Thursday, August 27, 2009
Unconscious Soldier Left On The Road For Three Hours In Severe Heat
18-year-old Army recruit fell from moving truck while being transported after collapsing from heat
By H. Nelson Goodson
August 26, 2009
Milwaukee – Private Jonathan Morales, 18, of Milwaukee, an Army recruit was in his tenth week of basic group training at Fort Jackson, South Carolina when he died of complications resulting from a heat stroke, according to Gary Watts, Richland County Coroner. Watts reported last week, Morales had collapsed during an eight-mile march portion of the Army physical fitness exercise and was put behind an Army truck to transport him back to the base.
The commanding officer had noticed Morales becoming unsteady on his feet and had him placed in back of a truck, while the rest of the group continued their exercise. Various trucks were following the group and Morales was placed in the last truck without anyone to assist him. The truck driver followed the rest of the trucks, while Morales lay unconscious in the back.
“At some point in time from that point when he was put in to when they actually completed the march, they noticed that he was no longer in the back of the truck, and he suffered a head injury. However, we believe the precipitating events would be related to heat exertion or heat stroke. His body temperature, approximately an hour after he'd been admitted to Palmetto Health Richland Memorial Hospital and had been placed at some point in time under a cooling blanket, was in excess of 106 degrees,” Watts said, but he ruled that heat stroke was the caused of death.

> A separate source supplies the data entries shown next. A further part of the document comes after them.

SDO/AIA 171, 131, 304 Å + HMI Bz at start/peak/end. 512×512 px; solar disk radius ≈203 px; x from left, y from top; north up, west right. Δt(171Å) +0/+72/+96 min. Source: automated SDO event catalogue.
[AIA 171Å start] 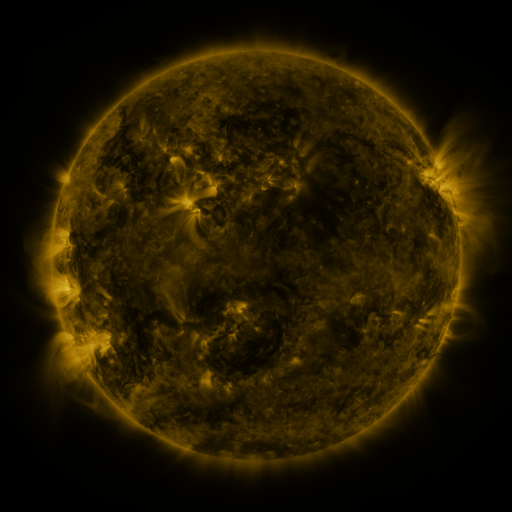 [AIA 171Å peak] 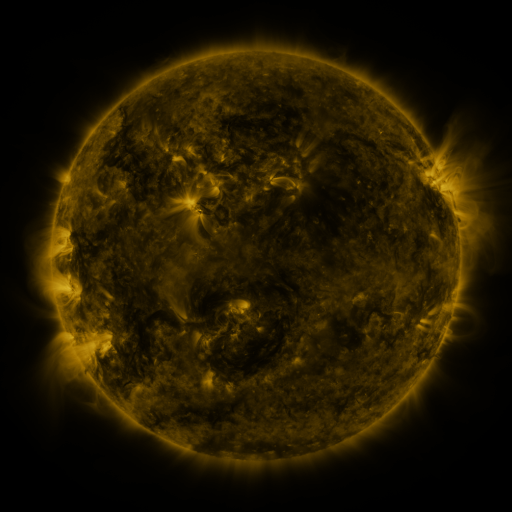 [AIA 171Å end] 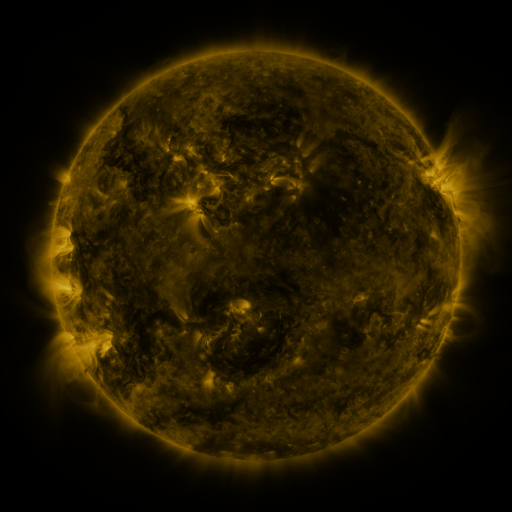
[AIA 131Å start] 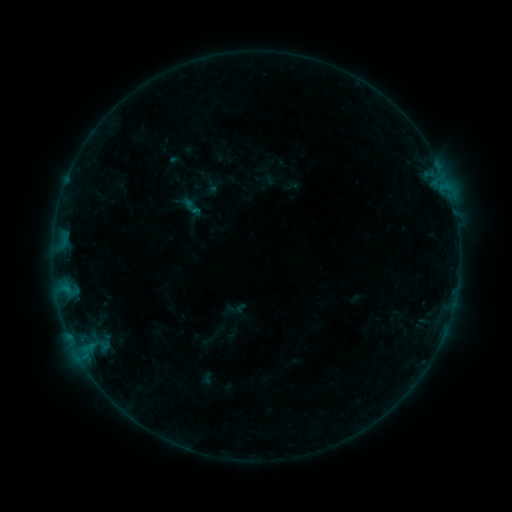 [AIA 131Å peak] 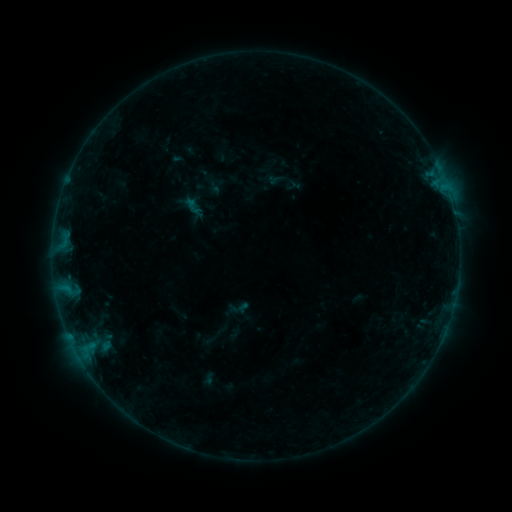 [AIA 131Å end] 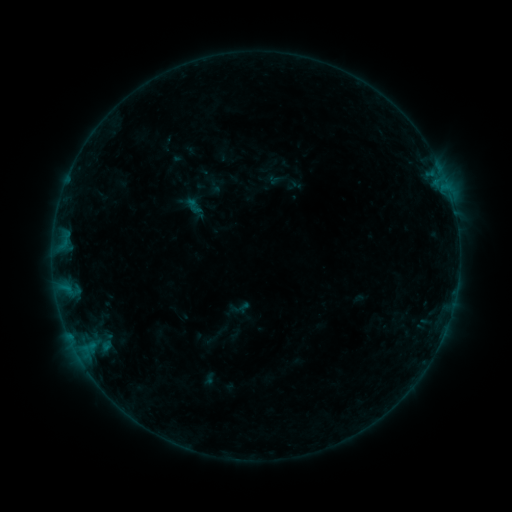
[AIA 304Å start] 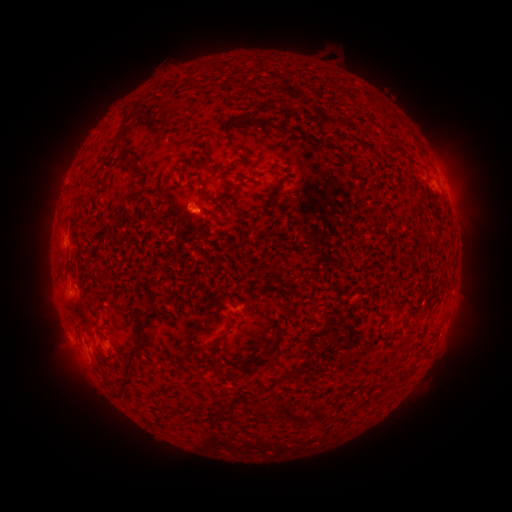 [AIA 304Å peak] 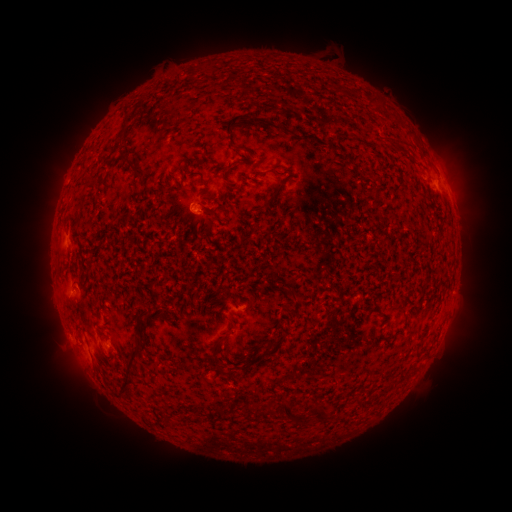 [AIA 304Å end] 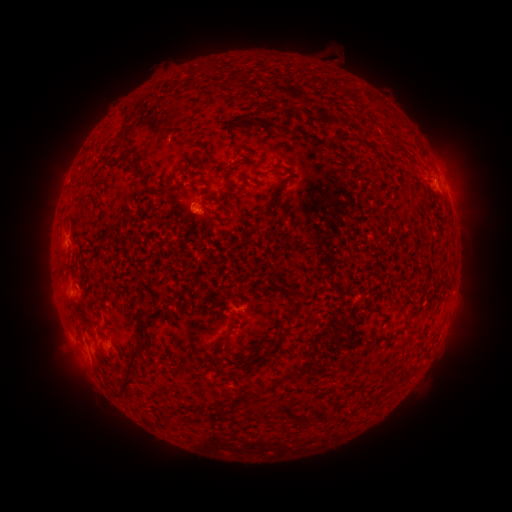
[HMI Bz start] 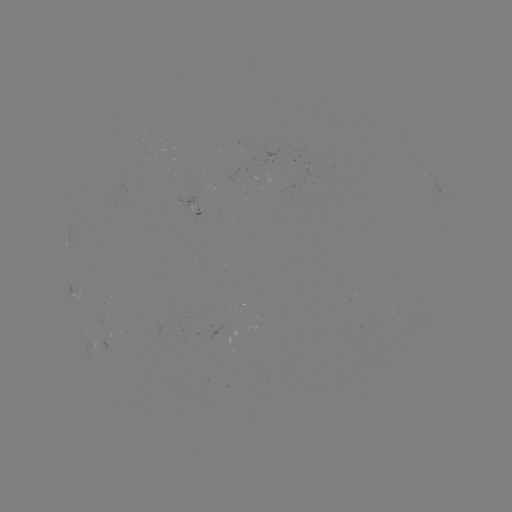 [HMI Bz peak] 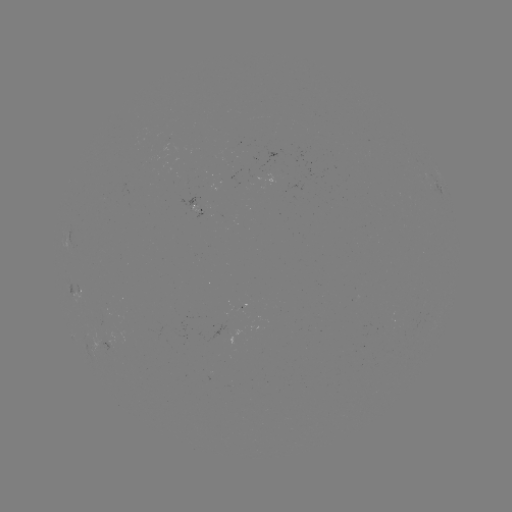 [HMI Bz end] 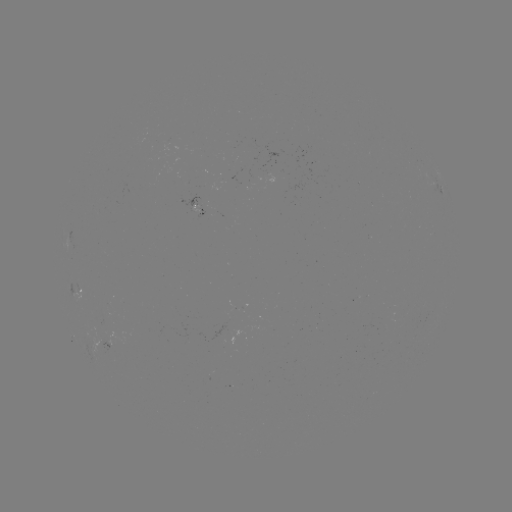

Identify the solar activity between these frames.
emerging-flux region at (115, 338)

However, there are conflicting reports of who actually found Morales on the road. The army reported that when they discover him missing they went back and found him a quarter, half of a mile from where they had finished up on the roadway. The Morales family were told that a civilian had found Pvt. Morales unconscious on the road and called 911.
Family members say, Army investigators and his commanding officer had said that Morales at some point during transport had fallen off the truck, but no one or the driver of the truck had noticed he was missing. Morales fell on the road and apparently hit his head and remained on the road for more than three hours until a civilian found him and called 911. He was taken to a near by hospital in Columbia, S.C., which is next to the base. The Morales family is expected to seek an inquiry into the death of their son.

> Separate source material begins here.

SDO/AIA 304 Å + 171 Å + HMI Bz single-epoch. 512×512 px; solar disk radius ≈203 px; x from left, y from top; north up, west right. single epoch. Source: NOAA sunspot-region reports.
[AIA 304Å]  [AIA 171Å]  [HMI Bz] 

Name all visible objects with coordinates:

The incident occurred at about 10:30 a.m. on Tuesday, August 18, and Morales was found shortly after 1:30 p.m., when the heat index was about 92 Fahrenheit, with dew point at 72 Fahrenheit, and a maximum of humidity at 94 percent, according to weather tabular data for Columbia, South Carolina.
His commanding officer and other Army personnel were later notified Morales was transported to a civilian hospital for treatment, but by then it was to late to save him. Morales died last Wednesday shortly after 4 a.m., according to Watts.

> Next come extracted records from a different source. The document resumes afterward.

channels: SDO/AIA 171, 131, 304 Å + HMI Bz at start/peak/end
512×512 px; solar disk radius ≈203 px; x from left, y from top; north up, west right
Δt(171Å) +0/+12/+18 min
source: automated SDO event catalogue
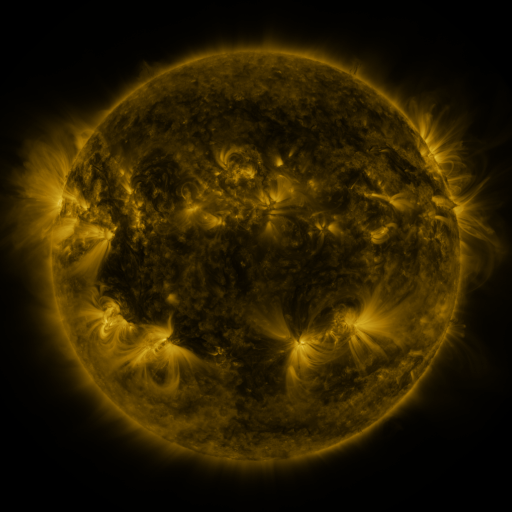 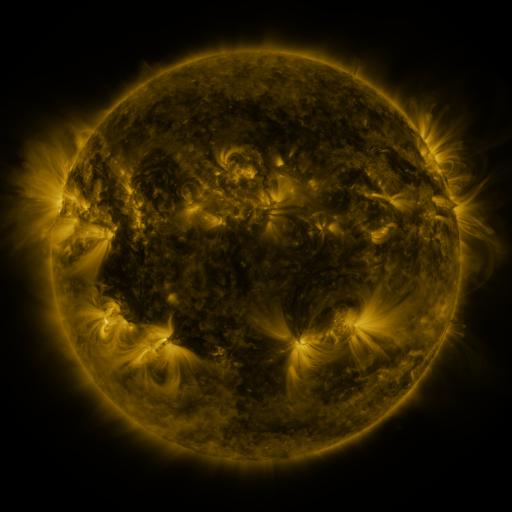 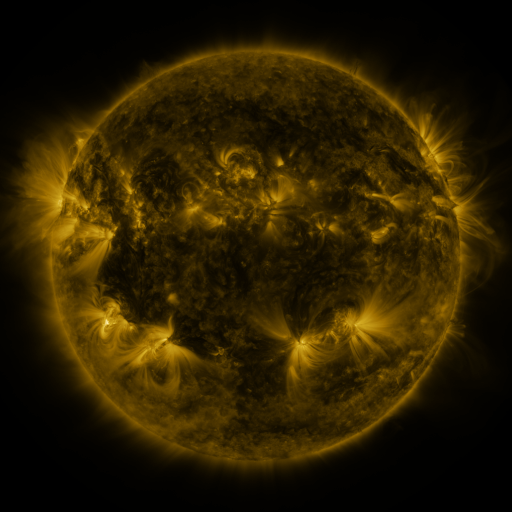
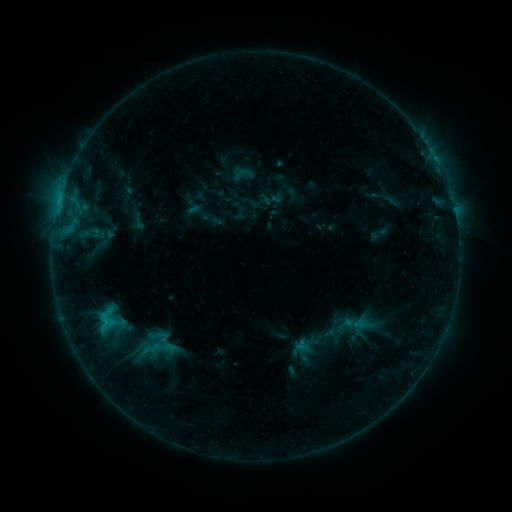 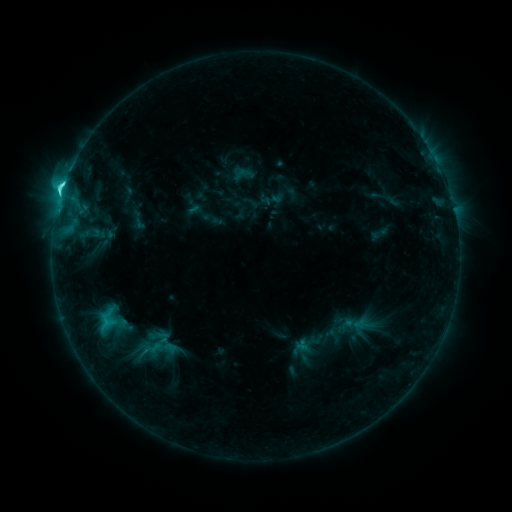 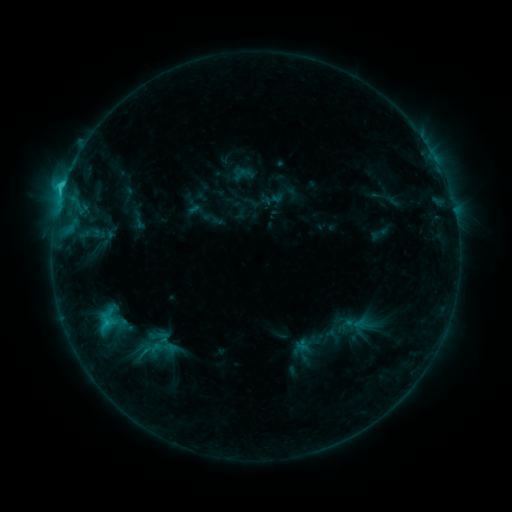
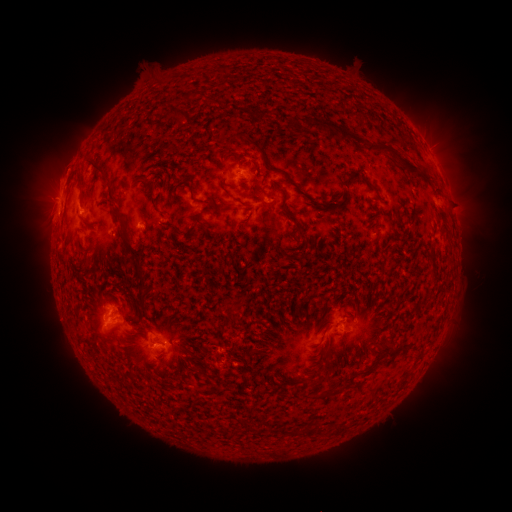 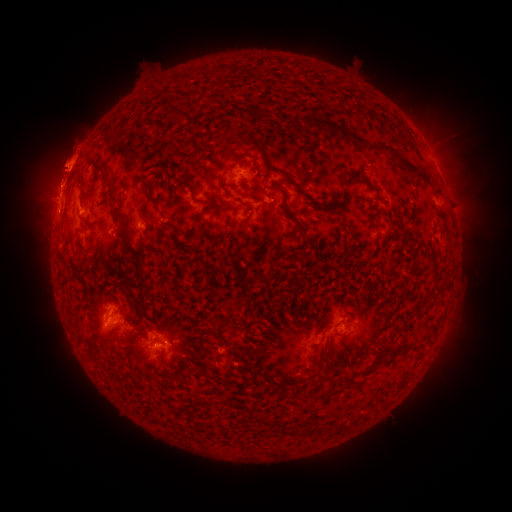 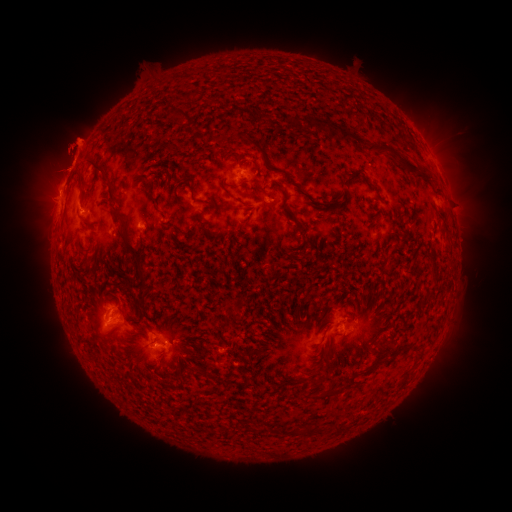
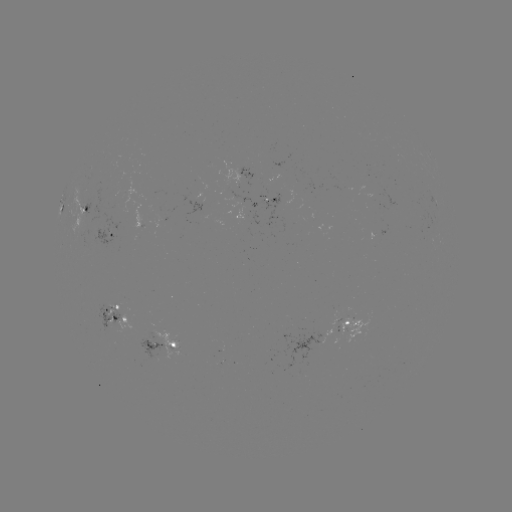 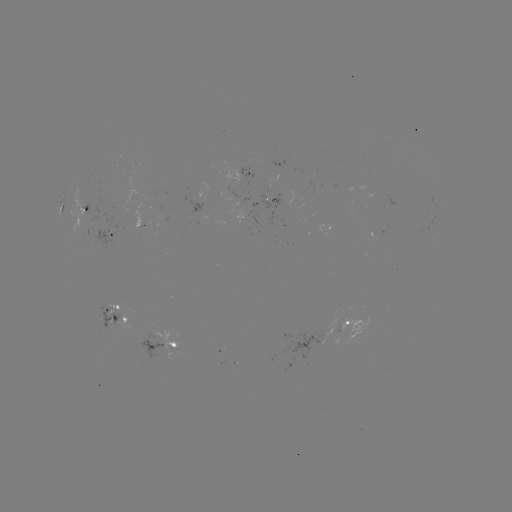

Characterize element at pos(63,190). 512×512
C4.5 flare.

Morales graduated from Pius XI High School in 2009, and shortly after enlisted in the Army.
The US Army Criminal Investigation Division and Fort Jackson's internal Ground Accident Investigation Board are investigating the incident. The death is the first in basic training at the fort this year following three in 2008, said Pat Jones, fort spokesman. The Army and Fort Jackson consider the incident a fatal army training accident, Jones added.
In 2008, three recruits died within a month. Pvt. Andrea Rosser, 21, of Raleigh, NC, died in October 25, while taking the Army Physical Fitness Test. Pvt. Dominique Brooks, 19, of Houston, died Sept. 25 after having a seizure on her barracks floor, and Pvt. Derryl Britt, 20, of Durham, N.C., died Sept. 27 when he was taken off life support after surgery to repair a brain hemorrhage.
In the last six years, 22 soldiers have died while assigned to the Army’s five basic combat training centers. Of the eight deaths that occurred on duty, five were related to physical training or heat casualties, according to Fort Jackson’s investigative records.
On Wednesday, family, fellow soldiers, his commanding officer, and friends at the Suminski Family Funeral Home, 1901 N. Farwell Ave., remembered Morales. Morales is the beloved son of Marisol Desarden and Sebastian Morales. His sister Odalysse A. Morales, and brothers Sebastian Morales, Jr. and Jayson Morales survive him.
Burial Services at 12:00 noon on Thursday, Aug. 27, 2009, at Wisconsin Memorial Park, 13235 W. Capitol Dr., Brookfield, WI.